* [Extracted entries]:
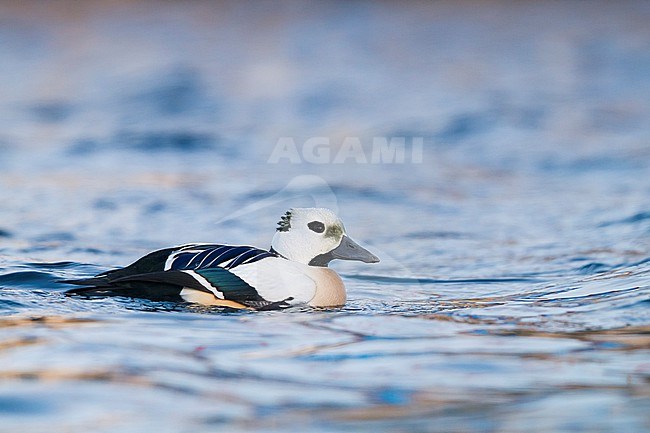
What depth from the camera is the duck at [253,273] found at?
5855mm

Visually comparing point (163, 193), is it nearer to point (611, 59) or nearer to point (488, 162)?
point (488, 162)

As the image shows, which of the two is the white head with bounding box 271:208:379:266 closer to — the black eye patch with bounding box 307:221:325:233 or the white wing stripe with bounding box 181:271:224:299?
the black eye patch with bounding box 307:221:325:233

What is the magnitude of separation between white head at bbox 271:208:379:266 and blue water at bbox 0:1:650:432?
348 millimetres

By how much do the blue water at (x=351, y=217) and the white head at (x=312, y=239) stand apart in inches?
13.7

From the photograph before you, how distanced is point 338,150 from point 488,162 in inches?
77.8

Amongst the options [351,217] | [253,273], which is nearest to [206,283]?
[253,273]

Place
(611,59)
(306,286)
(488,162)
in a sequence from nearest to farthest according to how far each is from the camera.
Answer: (306,286) < (488,162) < (611,59)

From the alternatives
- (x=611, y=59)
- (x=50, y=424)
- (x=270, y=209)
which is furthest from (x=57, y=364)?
(x=611, y=59)

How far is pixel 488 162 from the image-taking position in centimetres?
1393

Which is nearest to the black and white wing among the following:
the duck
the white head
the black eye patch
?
the duck

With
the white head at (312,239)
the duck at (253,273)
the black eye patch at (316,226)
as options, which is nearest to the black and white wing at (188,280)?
the duck at (253,273)

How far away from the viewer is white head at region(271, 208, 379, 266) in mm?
6184

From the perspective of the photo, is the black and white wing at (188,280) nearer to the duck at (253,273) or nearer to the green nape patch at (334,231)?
the duck at (253,273)

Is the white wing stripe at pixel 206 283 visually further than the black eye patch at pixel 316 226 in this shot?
No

* [Brief]:
Write out all of the items above word for word, answers included, but leave out the picture.

* [Task solution]:
What depth from the camera is the duck at [253,273] found at?
5855mm

Visually comparing point (163, 193), is it nearer to point (611, 59) or nearer to point (488, 162)?
point (488, 162)

As the image shows, which of the two is the white head with bounding box 271:208:379:266 closer to — the black eye patch with bounding box 307:221:325:233 or the white wing stripe with bounding box 181:271:224:299?
the black eye patch with bounding box 307:221:325:233

What is the magnitude of separation between white head at bbox 271:208:379:266 and blue water at bbox 0:1:650:432?
348 millimetres

By how much do the blue water at (x=351, y=217) and the white head at (x=312, y=239) stand apart in inches?
13.7

From the photograph before you, how distanced is point 338,150 from point 488,162 in inches?
77.8

Amongst the options [351,217] | [253,273], which is nearest to [206,283]?
[253,273]

Place
(611,59)
(306,286)
(488,162)
in a sequence from nearest to farthest according to how far each is from the camera.
Answer: (306,286) < (488,162) < (611,59)

From the alternatives
- (x=611, y=59)
- (x=50, y=424)
- (x=270, y=209)
which is furthest from (x=57, y=364)?
(x=611, y=59)

How far is pixel 488 162 from the image-taking position in centimetres?
1393

Which is nearest to the black and white wing among the following:
the duck
the white head
the black eye patch
?
the duck

With
the white head at (312,239)
the duck at (253,273)
the black eye patch at (316,226)
as options, which is nearest to the black and white wing at (188,280)?
the duck at (253,273)

How far away from the viewer is white head at region(271, 208, 379, 266) in mm?
6184

From the perspective of the photo, is the black and white wing at (188,280) nearer to the duck at (253,273) or nearer to the green nape patch at (334,231)?
the duck at (253,273)

Is the white wing stripe at pixel 206 283 visually further than the black eye patch at pixel 316 226 in this shot?
No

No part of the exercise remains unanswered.